Design: Review. Setting: Department of Biology and Medical Genetics, First Faculty of Medicine, Charles University and General University Hospital in Prague.
Methods: Review of articles in PubMed database published till March 2018. Results: In patients who developed PE, elevated levels of miR-210. miR-155, miR-16 and miR-181a were repeatedly detected.
Lower values than in control subjects were found in miR-223. Exosomes represent one of the main sources of microRNA in blood - they may originate from placenta and also from blood cells themselves.

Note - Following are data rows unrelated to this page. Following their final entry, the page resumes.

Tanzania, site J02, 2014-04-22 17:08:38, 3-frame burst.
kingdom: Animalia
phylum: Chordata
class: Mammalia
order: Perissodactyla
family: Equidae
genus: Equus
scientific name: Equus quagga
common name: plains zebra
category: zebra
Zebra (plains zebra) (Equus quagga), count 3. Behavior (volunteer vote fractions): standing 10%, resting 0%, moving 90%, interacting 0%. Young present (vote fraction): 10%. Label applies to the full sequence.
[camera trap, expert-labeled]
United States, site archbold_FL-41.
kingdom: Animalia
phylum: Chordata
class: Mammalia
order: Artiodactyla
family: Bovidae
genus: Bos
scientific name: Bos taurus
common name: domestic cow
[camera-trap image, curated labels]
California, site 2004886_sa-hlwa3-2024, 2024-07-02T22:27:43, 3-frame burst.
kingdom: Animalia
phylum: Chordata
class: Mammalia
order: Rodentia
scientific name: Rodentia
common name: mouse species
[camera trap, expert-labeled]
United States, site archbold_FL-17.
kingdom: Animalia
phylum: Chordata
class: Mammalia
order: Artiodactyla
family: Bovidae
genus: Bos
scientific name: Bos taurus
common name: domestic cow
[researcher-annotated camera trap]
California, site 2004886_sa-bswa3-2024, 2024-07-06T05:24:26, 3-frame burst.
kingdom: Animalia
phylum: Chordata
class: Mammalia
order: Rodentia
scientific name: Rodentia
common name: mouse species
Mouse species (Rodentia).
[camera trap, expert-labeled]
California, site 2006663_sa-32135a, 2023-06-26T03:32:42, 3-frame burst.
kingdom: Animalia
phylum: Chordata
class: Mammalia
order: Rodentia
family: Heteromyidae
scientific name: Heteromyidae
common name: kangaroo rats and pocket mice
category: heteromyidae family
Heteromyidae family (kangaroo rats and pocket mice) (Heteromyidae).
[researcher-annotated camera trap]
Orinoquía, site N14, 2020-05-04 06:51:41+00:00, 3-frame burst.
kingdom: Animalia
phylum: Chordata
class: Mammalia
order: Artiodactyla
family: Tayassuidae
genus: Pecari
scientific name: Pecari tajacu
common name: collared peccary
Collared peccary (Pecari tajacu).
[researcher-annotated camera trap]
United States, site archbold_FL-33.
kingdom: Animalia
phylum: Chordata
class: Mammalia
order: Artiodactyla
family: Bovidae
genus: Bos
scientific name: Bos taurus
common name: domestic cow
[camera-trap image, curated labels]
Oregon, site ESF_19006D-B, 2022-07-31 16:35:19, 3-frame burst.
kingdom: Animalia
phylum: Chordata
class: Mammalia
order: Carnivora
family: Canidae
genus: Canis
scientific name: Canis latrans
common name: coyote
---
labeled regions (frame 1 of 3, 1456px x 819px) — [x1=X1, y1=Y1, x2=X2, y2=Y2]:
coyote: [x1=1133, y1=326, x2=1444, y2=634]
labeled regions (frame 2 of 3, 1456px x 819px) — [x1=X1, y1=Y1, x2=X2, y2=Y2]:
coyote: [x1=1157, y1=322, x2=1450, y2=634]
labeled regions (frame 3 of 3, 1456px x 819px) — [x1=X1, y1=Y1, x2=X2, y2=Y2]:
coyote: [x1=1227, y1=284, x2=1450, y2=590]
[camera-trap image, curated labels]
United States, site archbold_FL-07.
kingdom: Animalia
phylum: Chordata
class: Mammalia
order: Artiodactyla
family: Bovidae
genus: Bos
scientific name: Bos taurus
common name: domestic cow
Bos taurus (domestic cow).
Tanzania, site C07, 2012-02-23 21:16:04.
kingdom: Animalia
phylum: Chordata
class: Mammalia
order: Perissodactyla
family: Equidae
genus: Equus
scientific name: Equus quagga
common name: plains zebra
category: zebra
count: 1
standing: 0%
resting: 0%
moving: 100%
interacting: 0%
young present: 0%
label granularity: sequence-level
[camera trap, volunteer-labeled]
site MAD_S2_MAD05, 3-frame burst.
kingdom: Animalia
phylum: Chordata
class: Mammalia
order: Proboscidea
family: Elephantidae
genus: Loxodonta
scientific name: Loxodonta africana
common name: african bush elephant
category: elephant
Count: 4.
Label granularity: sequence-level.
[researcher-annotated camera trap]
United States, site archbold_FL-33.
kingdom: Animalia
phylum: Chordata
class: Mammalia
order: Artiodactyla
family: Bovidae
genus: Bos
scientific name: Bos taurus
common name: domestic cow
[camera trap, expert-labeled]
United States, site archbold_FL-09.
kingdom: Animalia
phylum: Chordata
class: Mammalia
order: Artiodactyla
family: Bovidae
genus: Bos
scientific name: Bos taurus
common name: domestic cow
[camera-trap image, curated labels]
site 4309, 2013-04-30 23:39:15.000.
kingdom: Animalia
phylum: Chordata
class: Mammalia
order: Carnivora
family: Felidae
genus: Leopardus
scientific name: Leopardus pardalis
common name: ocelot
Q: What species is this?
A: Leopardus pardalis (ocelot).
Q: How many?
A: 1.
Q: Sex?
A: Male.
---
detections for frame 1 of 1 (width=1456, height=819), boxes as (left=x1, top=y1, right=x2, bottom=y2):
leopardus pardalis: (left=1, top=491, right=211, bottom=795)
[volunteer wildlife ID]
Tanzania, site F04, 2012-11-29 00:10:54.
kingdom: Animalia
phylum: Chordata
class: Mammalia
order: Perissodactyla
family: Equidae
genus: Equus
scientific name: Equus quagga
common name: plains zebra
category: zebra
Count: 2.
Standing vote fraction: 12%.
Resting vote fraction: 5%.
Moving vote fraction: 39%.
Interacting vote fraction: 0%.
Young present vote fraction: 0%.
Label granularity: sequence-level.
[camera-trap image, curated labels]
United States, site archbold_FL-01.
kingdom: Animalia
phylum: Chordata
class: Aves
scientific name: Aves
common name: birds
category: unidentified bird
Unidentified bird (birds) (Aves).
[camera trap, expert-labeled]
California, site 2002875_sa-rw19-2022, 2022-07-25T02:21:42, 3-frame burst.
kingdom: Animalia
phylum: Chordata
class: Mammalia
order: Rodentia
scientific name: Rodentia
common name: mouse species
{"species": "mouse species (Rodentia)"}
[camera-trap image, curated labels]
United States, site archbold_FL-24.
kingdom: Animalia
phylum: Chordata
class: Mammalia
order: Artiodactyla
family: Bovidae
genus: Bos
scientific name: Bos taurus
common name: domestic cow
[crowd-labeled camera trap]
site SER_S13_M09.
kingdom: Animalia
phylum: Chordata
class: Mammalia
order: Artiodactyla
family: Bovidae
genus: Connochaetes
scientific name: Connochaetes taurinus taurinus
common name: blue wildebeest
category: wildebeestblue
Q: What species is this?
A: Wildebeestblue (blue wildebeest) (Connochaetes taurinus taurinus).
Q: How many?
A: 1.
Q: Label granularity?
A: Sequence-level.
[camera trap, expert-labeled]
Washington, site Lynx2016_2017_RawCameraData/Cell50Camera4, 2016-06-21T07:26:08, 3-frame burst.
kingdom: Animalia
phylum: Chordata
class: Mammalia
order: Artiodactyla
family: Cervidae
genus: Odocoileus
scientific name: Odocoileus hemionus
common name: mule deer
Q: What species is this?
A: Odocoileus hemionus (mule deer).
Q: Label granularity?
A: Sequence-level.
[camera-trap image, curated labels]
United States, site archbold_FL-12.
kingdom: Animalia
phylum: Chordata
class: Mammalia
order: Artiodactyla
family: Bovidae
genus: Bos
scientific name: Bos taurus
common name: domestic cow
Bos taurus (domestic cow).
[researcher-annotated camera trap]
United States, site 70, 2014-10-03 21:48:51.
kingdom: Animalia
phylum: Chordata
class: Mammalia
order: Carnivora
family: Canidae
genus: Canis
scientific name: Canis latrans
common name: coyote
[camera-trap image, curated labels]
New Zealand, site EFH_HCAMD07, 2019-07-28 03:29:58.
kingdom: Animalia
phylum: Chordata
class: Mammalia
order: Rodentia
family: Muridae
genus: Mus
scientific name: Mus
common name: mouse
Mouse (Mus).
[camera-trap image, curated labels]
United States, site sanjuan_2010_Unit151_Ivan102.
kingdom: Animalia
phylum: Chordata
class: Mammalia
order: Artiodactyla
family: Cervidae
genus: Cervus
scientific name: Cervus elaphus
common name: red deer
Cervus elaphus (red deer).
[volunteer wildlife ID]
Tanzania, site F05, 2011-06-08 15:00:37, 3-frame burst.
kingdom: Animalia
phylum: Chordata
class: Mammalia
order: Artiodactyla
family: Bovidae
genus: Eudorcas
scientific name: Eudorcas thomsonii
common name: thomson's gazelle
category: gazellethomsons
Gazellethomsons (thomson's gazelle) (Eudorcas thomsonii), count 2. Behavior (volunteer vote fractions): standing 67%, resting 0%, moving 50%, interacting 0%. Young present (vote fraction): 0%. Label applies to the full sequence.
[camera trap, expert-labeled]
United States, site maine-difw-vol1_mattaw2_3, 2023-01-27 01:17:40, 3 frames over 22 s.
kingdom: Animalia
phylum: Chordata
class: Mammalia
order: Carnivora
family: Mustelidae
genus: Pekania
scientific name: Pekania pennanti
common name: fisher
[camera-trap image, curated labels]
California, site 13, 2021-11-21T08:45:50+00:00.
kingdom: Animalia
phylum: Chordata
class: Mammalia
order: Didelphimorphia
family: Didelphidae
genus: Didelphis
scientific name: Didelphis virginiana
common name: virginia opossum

Among lncRNAs at the level of placenta tissue, the following molecules for further study were selected: LOC391533, LOC284100, CEACAMP8, RPAIN, SPRY4-IT 1 and lncRNA Uc.187 with elevated expression and MEG3, STOX2-IT3, lncRNA-ATB and MALAT-1 with decreased expression. Alterations in promoter methylation were found also in placental tissue for examples in genes HLA-G, MTHFR, HERVWE 1, GNA12 or SERPINA3.
Conclusion: For all above mentioned potential biomarkers, it was possible to find the functional links to the complex process of pathogenesis of PE. With regard to the practical use, miR-210 transported in exosomes and having elevated levels in PE patients seems to be most suitable for potential widening of the recent palette of biomarkers.